- Prologue – covers the overall challenge at a high level
- Part One – Recruiting and Interviews
- Part Two – Threat and Vulnerability Management – Application Security
- Part Three – Threat and Vulnerability Management – Other Layers
- Part Four – Logging
- Part Five – Cryptography and Key Management, and Identity Management
- Part Six – Trust (network controls, such as firewalls and proxies), and Resilience
This article covers the key principles of vulnerability management for cloud, devops, and devsecops, and herein addresses the challenges faced by fintechs.
The previous post covered TVM from the application security point of view, but what about everything else? Being cloud and “dynamic”, even with Kubernetes and the mythical Immutable Architecture, doesn’t mean you don’t have to worry about the security of the operating systems and many devices in your cloud. The devil loves to hear claims to the effect that devops never SSHs to VM instances. And does SaaS help? Well that depends if SaaS is a good move – more on that later.

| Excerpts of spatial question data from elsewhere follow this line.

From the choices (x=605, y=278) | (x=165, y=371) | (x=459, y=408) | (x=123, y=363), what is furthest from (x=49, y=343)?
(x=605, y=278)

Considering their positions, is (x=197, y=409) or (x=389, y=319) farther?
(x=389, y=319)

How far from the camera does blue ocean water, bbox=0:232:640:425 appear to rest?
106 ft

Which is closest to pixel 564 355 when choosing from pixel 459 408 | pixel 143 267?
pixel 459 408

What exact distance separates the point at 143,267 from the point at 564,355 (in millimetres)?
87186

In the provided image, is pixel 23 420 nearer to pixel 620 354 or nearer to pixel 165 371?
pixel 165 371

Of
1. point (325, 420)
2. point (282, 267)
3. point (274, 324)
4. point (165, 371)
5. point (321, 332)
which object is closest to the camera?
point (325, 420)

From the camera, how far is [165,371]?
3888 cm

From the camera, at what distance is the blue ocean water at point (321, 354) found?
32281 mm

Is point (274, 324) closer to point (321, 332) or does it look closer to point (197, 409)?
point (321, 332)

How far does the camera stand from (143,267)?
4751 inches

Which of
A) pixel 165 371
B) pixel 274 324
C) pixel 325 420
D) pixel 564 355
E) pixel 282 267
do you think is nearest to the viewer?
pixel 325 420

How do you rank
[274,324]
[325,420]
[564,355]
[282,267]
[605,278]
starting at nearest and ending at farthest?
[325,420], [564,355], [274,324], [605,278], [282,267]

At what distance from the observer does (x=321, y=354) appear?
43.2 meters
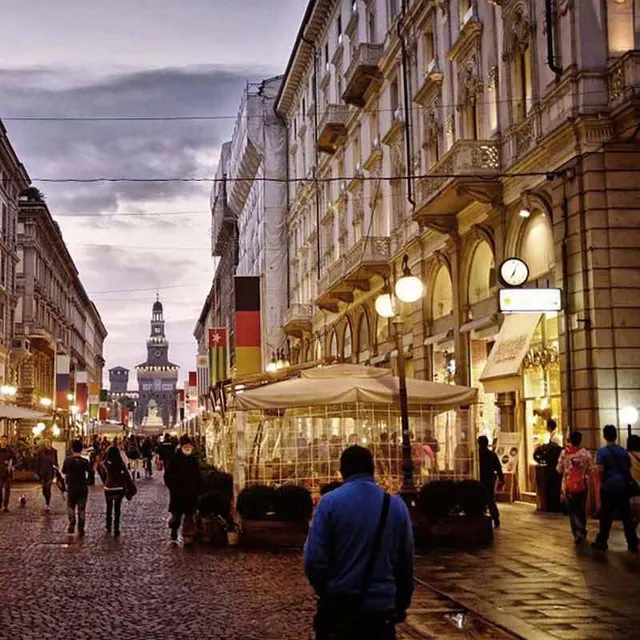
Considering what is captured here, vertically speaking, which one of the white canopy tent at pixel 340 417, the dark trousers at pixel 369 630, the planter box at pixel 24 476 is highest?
the white canopy tent at pixel 340 417

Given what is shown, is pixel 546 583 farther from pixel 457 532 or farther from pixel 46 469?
pixel 46 469

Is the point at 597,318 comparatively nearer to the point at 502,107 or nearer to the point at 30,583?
the point at 502,107

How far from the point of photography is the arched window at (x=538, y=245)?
2458 centimetres

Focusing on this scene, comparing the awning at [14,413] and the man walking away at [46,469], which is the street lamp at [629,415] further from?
the awning at [14,413]

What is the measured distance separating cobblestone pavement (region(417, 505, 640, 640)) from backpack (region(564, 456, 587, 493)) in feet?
2.87

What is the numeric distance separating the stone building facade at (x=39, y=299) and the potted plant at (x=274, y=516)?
1853 inches

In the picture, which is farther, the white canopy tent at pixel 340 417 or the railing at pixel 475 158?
the railing at pixel 475 158

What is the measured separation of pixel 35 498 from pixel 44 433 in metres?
20.4

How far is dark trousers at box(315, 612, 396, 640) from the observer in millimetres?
5504

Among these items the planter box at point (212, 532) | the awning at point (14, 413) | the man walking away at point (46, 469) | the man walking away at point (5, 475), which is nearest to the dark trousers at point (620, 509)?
the planter box at point (212, 532)

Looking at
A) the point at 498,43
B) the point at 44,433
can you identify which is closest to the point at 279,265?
the point at 44,433

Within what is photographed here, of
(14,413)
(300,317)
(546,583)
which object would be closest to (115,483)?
(546,583)

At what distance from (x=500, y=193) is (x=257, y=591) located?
16.2m

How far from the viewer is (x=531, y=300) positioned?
22750 millimetres
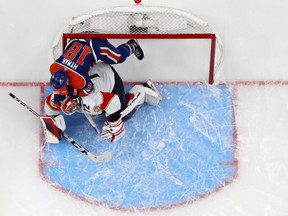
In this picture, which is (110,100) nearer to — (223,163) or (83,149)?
(83,149)

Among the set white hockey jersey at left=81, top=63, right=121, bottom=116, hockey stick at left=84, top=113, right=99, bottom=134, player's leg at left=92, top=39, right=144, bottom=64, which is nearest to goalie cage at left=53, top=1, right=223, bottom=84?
player's leg at left=92, top=39, right=144, bottom=64

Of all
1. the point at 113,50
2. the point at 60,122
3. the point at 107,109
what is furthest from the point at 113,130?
the point at 113,50

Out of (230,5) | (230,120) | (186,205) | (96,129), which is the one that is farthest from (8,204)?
(230,5)

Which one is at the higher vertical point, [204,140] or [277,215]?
[204,140]

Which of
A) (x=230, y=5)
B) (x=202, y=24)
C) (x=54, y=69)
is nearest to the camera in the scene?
(x=54, y=69)

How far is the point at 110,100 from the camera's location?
343cm

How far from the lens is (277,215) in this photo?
12.0 ft

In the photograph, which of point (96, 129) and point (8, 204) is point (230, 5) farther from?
point (8, 204)

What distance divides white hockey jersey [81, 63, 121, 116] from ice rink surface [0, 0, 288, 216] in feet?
1.22

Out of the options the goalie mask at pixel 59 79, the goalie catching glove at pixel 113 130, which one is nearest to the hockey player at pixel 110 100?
the goalie catching glove at pixel 113 130

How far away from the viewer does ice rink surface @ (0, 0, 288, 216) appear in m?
3.67

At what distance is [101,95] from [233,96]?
2.52ft

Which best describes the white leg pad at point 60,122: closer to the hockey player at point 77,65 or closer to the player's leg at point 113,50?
the hockey player at point 77,65

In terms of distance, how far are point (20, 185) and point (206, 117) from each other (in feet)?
3.47
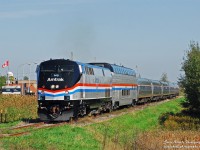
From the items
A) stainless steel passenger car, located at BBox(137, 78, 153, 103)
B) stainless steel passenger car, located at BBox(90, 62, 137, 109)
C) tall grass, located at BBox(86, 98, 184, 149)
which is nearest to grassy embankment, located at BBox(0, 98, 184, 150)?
tall grass, located at BBox(86, 98, 184, 149)

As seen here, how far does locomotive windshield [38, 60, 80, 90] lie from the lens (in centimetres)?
2591

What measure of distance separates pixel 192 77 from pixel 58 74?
17582 mm

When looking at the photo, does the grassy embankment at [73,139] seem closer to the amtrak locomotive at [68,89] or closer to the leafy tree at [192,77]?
the amtrak locomotive at [68,89]

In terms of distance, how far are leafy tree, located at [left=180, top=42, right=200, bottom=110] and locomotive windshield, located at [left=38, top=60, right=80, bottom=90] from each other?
52.4 ft

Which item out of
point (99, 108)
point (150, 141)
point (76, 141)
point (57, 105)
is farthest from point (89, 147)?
point (99, 108)

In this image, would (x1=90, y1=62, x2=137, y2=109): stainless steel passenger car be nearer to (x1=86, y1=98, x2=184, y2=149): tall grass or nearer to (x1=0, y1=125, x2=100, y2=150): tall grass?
(x1=86, y1=98, x2=184, y2=149): tall grass

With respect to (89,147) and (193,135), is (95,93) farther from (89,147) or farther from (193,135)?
(89,147)

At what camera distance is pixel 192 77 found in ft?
130

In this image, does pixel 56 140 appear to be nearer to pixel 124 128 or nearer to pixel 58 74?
pixel 58 74

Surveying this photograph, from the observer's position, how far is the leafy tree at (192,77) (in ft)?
128

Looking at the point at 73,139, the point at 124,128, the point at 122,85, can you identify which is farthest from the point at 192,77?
the point at 73,139

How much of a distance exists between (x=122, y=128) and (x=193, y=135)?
18.7 ft

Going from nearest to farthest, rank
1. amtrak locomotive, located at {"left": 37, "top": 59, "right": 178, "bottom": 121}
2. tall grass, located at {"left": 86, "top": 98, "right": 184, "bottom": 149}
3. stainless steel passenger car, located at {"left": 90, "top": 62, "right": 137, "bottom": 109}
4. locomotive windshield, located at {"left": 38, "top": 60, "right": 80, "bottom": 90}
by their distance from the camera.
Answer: tall grass, located at {"left": 86, "top": 98, "right": 184, "bottom": 149}, amtrak locomotive, located at {"left": 37, "top": 59, "right": 178, "bottom": 121}, locomotive windshield, located at {"left": 38, "top": 60, "right": 80, "bottom": 90}, stainless steel passenger car, located at {"left": 90, "top": 62, "right": 137, "bottom": 109}

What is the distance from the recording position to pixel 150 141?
19.6 meters
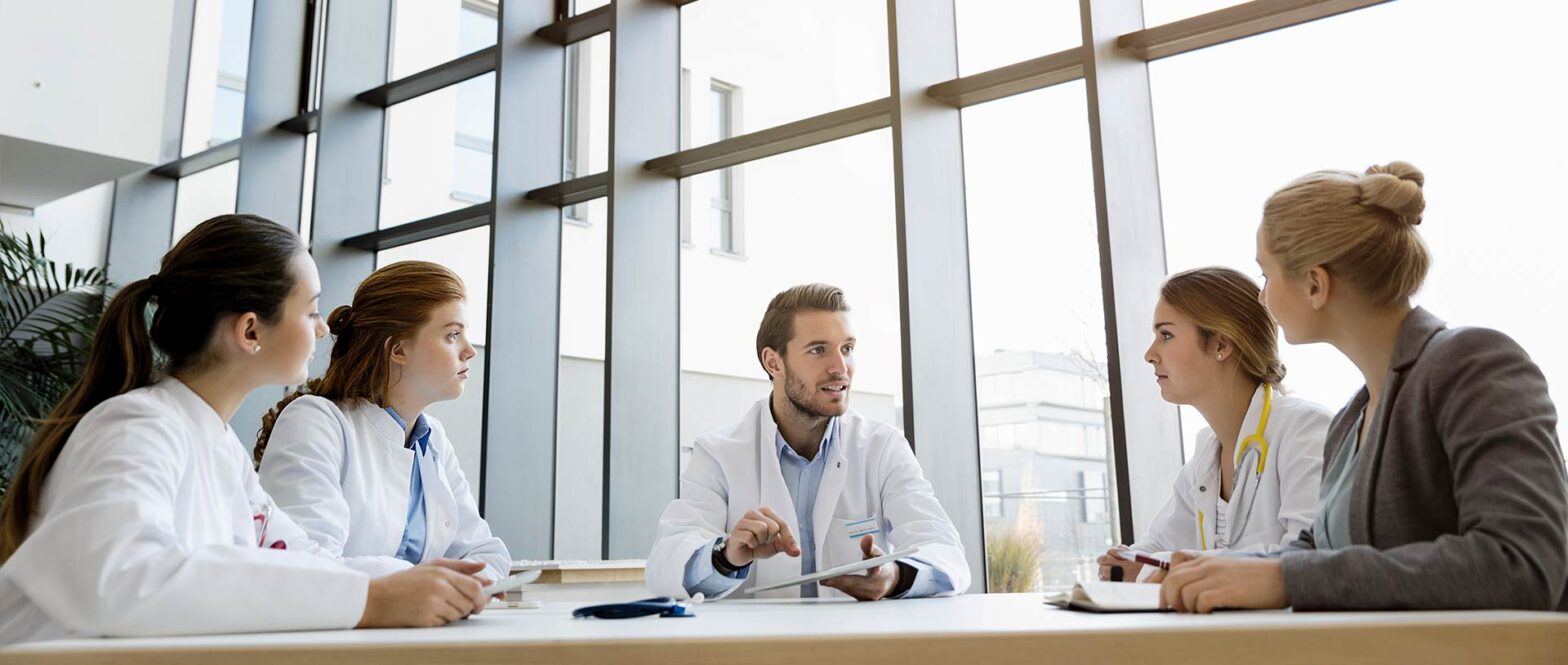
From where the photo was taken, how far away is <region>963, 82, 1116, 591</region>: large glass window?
3.38 meters

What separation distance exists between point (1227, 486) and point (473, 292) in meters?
3.71

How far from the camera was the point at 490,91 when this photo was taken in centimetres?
544

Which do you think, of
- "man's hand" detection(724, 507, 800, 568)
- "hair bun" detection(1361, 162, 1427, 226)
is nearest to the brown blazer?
"hair bun" detection(1361, 162, 1427, 226)

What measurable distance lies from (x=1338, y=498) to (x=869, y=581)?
755mm

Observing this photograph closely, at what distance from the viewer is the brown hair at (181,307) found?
62.5 inches

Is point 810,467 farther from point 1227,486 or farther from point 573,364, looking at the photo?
point 573,364

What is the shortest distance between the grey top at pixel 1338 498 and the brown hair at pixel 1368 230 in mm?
216

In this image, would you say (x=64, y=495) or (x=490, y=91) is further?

Fintechs are focussing on application security, which is good, but not so much in the security of other areas such as containers, IaaS/SaaS VMs, and little thought is ever given to the supply of patches and container images (they need to come from an integral source – preferably not involving pulling from the public Internet, and the patches and images need to be checked for integrity themselves).
And in general with vulnerability assessment (VA), we in infosec are still battling a popular misconception, which after a quarter of a decade is still a popular misconception – and that is the value, or lack of, of unauthenticated scanners such as OpenVAS and Nessus. More on this later.
The Overall Approach
The design process for a TVM capability was covered in Part One. Capabilities are people, process, and technology. They’re not just technology. So the design of TVM is not as follows: stick an OpenVAS VM in a VPC, fill it with target addresses, send the auto-generated report to ops. That is actually how many fintechs see the TVM challenge, or they just see it as being a purely application security show.
So there is a vulnerability reported. Is it a false positive? If not, then what is the risk? And how should the risk be treated? In order to get a view of risk, security professionals with an attack mindset need to know
- the network layout and data flows – think from the point of view of an attacker – so for example if a front end web micro-service is compromised, what can the attacker can do from there? Can they install recon tools such as a port scanner or sniffer locally and figure out where the back end database is? This is really about “trust relationships”. That widget that routes connections may in itself seem like a device that isn’t worthy of attention, but it routes connections to a database hosting crown jewels…you can see its an important device and its configuration needs some intense scrutiny.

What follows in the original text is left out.